* Work instruction 1
According to the passage about Charlie and his PTEN mutation, what lifetime risk of breast cancer do people with PTEN mutations have?
* Work instruction 2
Write out everything in the passage about Charlie's care from "Autumn Ryan hopes" down to "disabled to participate.".
* Work instruction 3
Extend the passage about Charlie and his cancer risk, picking up right after its final sentence.

* Quoted passage
/---

Autumn Ryan hopes Charlie will participate in the trial, but she knows that’s not a given. Eng, ever the straight shooter, has told her that Charlie, who is now 7, may be too intellectually disabled to participate.

Ryan is reassured to know that even if Charlie doesn’t take part in the trial, Eng and Frazier will continue to care for him, answering questions by phone or email, and seeing him once a year when the family visits the Cleveland Clinic. It’s an arduous trip that requires two plane rides and wears out both Charlie and his mom. Yet Ryan wouldn’t skip it. “I won’t travel all day to go on vacation with Charlie,” she says, “but I will to go to the Cleveland Clinic.” As Charlie gets older, these visits will involve more invasive tests to screen for cancer, such as colonoscopies beginning when he’s 9. Ryan worries about breast cancer, too: People with PTEN mutations have an 85 percent lifetime risk of developing that malignancy, and a drug Charlie is on to treat aggressiveness and hyperactivity, risperidone, is causing him to develop breasts. “All we can do is watch and wait,” she says.

Ryan’s concerns are shared by other parents whose children are on the spectrum and have mutated cancer genes. They can’t help but worry: Are their children also at heightened risk for malignancies?

\---

* Data excerpts
/---

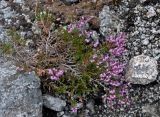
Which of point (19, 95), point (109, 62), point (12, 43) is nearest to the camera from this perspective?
point (19, 95)

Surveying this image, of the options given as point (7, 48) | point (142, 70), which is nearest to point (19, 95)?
point (7, 48)

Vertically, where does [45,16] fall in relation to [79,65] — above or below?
above

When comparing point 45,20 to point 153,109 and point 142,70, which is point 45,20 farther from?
point 153,109

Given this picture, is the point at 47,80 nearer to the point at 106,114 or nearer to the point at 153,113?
the point at 106,114

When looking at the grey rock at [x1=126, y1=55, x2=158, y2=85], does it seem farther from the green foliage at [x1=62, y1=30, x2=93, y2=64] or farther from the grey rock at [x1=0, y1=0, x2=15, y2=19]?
the grey rock at [x1=0, y1=0, x2=15, y2=19]

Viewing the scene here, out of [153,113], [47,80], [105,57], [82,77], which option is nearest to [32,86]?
[47,80]

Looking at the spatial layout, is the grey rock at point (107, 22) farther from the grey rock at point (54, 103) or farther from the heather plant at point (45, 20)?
the grey rock at point (54, 103)

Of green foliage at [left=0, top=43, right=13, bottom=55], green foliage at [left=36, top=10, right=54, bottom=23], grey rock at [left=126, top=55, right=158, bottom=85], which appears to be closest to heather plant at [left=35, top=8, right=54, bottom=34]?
green foliage at [left=36, top=10, right=54, bottom=23]

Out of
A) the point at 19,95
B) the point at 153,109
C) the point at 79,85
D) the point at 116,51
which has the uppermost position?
the point at 116,51
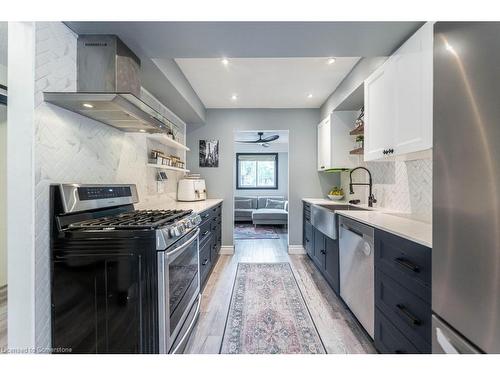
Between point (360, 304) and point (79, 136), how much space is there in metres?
2.48

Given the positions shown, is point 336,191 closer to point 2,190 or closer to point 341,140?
point 341,140

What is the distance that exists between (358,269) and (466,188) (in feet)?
4.36

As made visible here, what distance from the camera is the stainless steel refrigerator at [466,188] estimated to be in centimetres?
66

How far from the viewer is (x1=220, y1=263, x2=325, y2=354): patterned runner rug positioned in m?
1.69

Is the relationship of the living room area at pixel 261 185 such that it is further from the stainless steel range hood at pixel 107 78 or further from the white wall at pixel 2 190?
the stainless steel range hood at pixel 107 78

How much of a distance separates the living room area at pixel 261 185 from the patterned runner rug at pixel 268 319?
10.1 feet

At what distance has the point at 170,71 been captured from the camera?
2.39 m

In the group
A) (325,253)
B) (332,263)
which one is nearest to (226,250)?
(325,253)

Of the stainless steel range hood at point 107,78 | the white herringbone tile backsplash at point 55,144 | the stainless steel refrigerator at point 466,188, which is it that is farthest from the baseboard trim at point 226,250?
the stainless steel refrigerator at point 466,188

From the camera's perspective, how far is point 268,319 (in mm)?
2033

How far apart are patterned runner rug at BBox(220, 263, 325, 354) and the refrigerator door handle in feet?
3.26
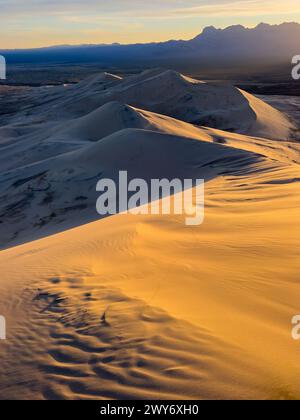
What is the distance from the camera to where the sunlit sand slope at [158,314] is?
2.62 meters

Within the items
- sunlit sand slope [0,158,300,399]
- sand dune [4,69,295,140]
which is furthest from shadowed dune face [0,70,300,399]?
sand dune [4,69,295,140]

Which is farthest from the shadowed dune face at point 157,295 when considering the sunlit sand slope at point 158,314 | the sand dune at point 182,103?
the sand dune at point 182,103

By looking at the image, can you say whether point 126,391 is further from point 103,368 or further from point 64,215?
point 64,215

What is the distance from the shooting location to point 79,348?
3057mm

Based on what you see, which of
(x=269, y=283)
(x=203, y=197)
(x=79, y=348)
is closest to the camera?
(x=79, y=348)

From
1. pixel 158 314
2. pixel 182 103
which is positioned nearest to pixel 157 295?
pixel 158 314

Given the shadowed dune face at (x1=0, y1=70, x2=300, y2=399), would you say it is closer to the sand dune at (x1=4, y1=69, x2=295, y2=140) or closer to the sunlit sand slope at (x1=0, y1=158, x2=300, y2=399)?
the sunlit sand slope at (x1=0, y1=158, x2=300, y2=399)

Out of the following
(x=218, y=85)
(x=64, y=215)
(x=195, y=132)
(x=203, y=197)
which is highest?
(x=218, y=85)

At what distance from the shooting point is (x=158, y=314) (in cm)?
329

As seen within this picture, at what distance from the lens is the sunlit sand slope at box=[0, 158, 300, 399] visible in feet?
8.61

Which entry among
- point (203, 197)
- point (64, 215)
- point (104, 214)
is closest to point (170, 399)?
point (203, 197)

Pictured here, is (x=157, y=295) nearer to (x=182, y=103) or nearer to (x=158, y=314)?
(x=158, y=314)

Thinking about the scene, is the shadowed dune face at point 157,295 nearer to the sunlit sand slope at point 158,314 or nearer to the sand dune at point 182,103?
the sunlit sand slope at point 158,314

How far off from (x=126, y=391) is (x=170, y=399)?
250 millimetres
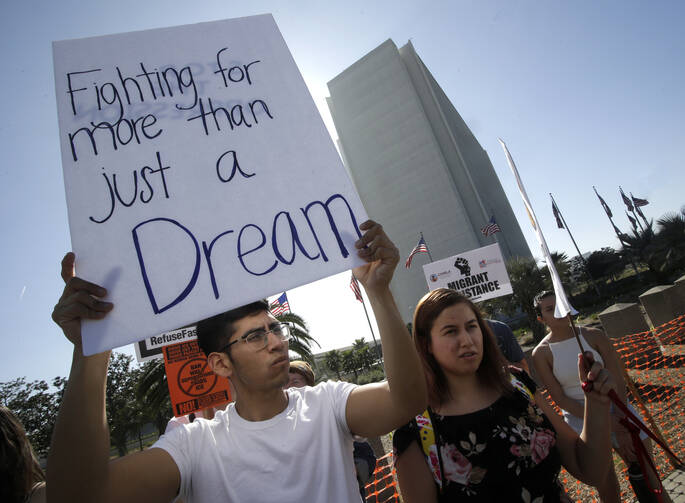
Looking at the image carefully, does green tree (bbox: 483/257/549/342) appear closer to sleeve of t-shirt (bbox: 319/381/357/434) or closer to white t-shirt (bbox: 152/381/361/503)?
sleeve of t-shirt (bbox: 319/381/357/434)

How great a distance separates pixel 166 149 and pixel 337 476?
1.37 metres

\---

* Task result 1
An 85 percent lifetime risk.

* Task result 2
Autumn Ryan hopes Charlie will participate in the trial, but she knows that’s not a given. Eng, ever the straight shooter, has told her that Charlie, who is now 7, may be too intellectually disabled to participate.

* Task result 3
In short, nobody knows for certain.

A handful of studies indicate that the genetic overlap might not increase these individuals’ odds of developing cancer. In one analysis of the medical records of thousands of people with autism in California, cancer didn’t make the list of the conditions these individuals are most likely to develop. In fact, some evidence suggests that they might have an unusually low cancer risk. In another large-scale analysis, University of Iowa researchers compared the medical records of 1,837 people who have an autism diagnosis with those of 9,336 controls. They found that people with autism have a lifetime cancer risk of 1.3 percent versus 3.9 percent in the control group.

There’s not enough evidence to say that mutations in cancer genes that contribute to autism prevent malignancies, Eng cautions. No study has specifically analyzed cancer risk in people with autism who have mutations linked to cancer pathways.

Eng and Frazier are collaborating with researchers at four other institutions to follow up to 100 children with PTEN-ASD long term. They might not have to wait decades to get a signal for risk, because thyroid cancer, which can be detected with a simple ultrasound, can develop in children as young as 4. (To date, none of the 30 children with PTEN-ASD seen at the Cleveland Clinic has developed thyroid cancer.)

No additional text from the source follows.